Nakhon Ratchasima City (Khorat)
Nakhon Ratchasima Province
November 17, 2021
The cave on the grounds of Wat Phayap is not the most stunning or inspiring cave. The cave is small, about 16 by 12 meters, 3 meters high (52 ft x 39 ft x 10 ft).
But, the story is appealing.
This cave is completely RECONSTRUCTED. You might say artificial. Certainly not natural. The “cave” was built from rocks from neighboring Saraburi Province.
The cave is named Parat Cha Wemonmoree in honor of the monk who was the head of the Wat Phayap temple, and who initiated the construction of the cave.
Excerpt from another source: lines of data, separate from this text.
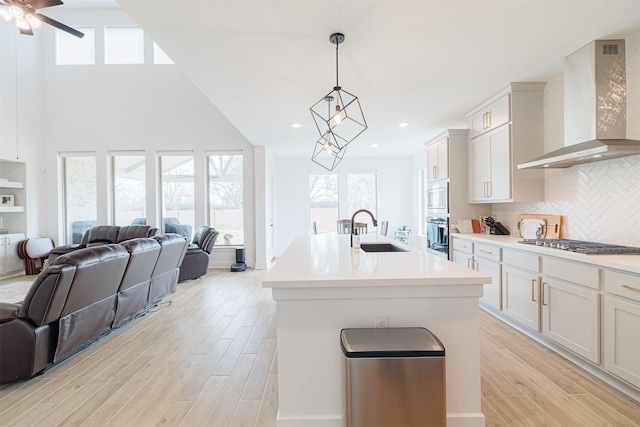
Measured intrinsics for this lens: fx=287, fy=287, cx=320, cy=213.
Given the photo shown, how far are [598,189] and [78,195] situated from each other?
9.03 metres

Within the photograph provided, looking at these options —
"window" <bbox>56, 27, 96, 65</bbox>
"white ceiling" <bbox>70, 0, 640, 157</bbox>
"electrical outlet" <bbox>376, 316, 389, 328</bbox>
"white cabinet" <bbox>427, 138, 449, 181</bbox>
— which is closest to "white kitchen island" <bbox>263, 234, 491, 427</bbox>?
"electrical outlet" <bbox>376, 316, 389, 328</bbox>

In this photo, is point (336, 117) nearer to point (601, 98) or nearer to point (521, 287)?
point (601, 98)

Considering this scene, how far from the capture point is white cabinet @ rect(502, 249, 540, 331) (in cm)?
259

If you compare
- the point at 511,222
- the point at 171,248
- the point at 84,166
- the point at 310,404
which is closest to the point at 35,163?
the point at 84,166

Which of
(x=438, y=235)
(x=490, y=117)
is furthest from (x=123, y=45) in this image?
(x=438, y=235)

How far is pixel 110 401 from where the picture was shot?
6.32 ft

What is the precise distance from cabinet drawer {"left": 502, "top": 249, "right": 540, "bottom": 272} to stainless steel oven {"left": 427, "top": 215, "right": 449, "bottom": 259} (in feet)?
3.76

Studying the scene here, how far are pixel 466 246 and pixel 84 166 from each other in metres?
7.97

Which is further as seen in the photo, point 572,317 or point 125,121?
point 125,121

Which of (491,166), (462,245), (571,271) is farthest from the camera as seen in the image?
(462,245)

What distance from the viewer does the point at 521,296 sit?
2768mm

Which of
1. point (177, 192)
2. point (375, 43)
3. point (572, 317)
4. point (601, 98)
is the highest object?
point (375, 43)

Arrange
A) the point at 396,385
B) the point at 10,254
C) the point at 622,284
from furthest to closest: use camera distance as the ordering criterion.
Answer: the point at 10,254 → the point at 622,284 → the point at 396,385

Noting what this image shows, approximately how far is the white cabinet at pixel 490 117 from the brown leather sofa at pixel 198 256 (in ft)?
15.6
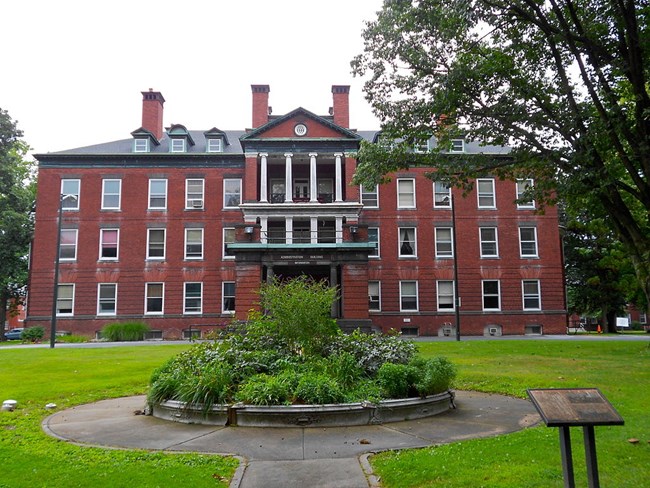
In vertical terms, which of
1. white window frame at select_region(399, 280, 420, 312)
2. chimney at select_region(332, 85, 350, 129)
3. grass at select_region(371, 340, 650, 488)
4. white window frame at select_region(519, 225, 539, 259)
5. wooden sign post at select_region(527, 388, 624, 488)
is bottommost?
grass at select_region(371, 340, 650, 488)

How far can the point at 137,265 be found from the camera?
126ft

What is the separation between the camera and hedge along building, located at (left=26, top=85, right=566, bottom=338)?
37281 millimetres

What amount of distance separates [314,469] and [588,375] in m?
9.87

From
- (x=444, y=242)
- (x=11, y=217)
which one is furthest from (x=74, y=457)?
(x=11, y=217)

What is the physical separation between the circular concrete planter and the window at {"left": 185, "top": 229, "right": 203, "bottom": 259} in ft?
100

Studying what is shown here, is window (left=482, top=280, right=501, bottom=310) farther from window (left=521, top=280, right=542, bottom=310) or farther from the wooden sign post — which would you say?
the wooden sign post

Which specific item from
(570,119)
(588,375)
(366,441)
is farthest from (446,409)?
(570,119)

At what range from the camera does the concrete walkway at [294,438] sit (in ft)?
19.9

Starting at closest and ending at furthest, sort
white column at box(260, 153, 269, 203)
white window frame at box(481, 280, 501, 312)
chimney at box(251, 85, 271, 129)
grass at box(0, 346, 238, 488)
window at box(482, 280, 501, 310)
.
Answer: grass at box(0, 346, 238, 488) < white column at box(260, 153, 269, 203) < white window frame at box(481, 280, 501, 312) < window at box(482, 280, 501, 310) < chimney at box(251, 85, 271, 129)

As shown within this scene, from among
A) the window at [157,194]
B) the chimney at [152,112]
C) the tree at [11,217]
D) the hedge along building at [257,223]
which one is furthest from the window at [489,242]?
the tree at [11,217]

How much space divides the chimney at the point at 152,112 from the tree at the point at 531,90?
28.6m

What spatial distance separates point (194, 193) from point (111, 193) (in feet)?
19.6

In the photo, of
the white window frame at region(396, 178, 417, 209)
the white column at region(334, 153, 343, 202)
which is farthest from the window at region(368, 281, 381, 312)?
the white column at region(334, 153, 343, 202)

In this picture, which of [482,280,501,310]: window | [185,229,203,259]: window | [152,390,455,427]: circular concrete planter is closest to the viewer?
[152,390,455,427]: circular concrete planter
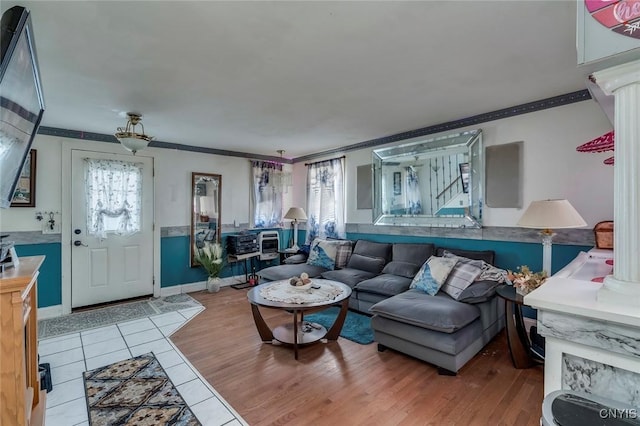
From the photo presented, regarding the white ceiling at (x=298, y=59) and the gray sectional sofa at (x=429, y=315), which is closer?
the white ceiling at (x=298, y=59)

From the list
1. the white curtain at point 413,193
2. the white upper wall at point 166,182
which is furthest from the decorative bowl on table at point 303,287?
the white upper wall at point 166,182

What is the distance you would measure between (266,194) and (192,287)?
2047mm

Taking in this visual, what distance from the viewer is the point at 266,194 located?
5.70 metres

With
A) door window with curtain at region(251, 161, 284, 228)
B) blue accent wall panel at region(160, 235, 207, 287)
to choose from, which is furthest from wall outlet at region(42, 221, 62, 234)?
door window with curtain at region(251, 161, 284, 228)

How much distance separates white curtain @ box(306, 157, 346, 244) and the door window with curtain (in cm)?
65

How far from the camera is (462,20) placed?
169 centimetres

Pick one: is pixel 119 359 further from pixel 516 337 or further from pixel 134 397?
pixel 516 337

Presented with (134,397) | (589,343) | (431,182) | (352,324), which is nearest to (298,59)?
(589,343)

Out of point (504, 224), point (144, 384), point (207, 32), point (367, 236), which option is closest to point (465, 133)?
point (504, 224)

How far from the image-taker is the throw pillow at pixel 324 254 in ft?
14.7

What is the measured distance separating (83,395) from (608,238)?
13.7 ft

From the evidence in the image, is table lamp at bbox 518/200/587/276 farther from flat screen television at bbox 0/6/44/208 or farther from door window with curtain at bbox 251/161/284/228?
door window with curtain at bbox 251/161/284/228

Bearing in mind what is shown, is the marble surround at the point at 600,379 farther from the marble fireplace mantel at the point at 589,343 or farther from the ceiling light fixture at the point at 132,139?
the ceiling light fixture at the point at 132,139

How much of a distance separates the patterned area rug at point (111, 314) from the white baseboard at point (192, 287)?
151 millimetres
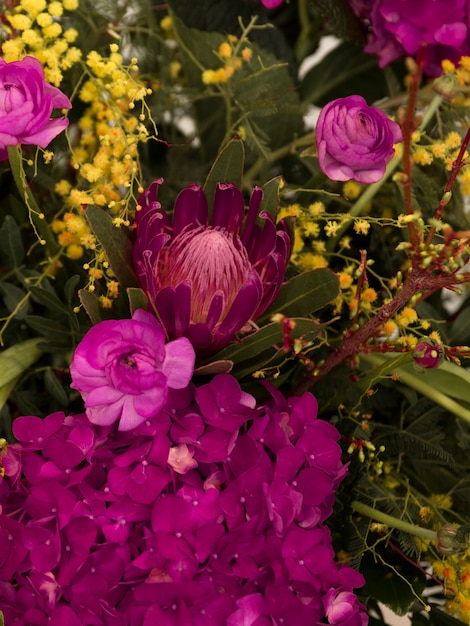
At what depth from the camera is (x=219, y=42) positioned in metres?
0.72

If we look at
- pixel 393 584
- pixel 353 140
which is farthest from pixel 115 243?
pixel 393 584

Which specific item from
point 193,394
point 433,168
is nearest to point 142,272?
point 193,394

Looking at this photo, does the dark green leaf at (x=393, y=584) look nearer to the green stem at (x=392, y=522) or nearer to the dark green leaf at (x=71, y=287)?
the green stem at (x=392, y=522)

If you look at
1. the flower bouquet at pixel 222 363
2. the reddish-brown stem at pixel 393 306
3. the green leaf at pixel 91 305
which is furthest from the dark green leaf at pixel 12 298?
the reddish-brown stem at pixel 393 306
Years before, the government granted a concession to a mining company to make concrete. To get material for the fabrication of concrete, the company blasted a mountain. The rocks in the cave, the ones making stalagmites and stalactites, were gathered from the mountain in nearby Saraburi Province. The villagers were selling them.
The monk found these rocks attractive. He collected, cleaned, organized, and displayed them in cabinets at the temple. From 1990 to 1993, with the help of the local workers and monks, he assembled the rocks and installed them in the “cave.”
Later they decorated the cave with Buddhas that were donated by Thai people and other monks A few of the statues may be three hundred years old.
(I did find it a bit strange that there would be such a small yet remarkable and complex cave that happened to be uncovered in the middle of a busy city. Nevertheless, I dutifully wandered around the cave and took my pictures. Only later, when I did a bit of research for this letter, did I realize that I was “fooled.”)
The lovely grounds of the adjoining Wat Phayap are decorated with huge stones and Buddha carvings. Originally imported from India, a now enormous Bhothi tree graces the eastern edge of the grounds.
I notice two unusual structural components at the temple. The base of the temple is slightly curved, like the hull of a boat, and is meant to give the impression that the entire temple is floating. The doors are unique. They are not rectangles. They are trapezoids.
Jenjira and I visit the cave and the pleasing, peaceful temple after we paid our respects at the nearby Thao Suranaree (Ya Mo - Lady Mo) Monument. The monument has many visitors. At the Temple we are alone.
Except at the cave where a monk gave us a tour. He spoke mostly in Thai. Jenjira understood him of course. So when I admitted to her that I just realized I was fooled, she admitted to me that she knew all along that the “cave” was only a “museum.”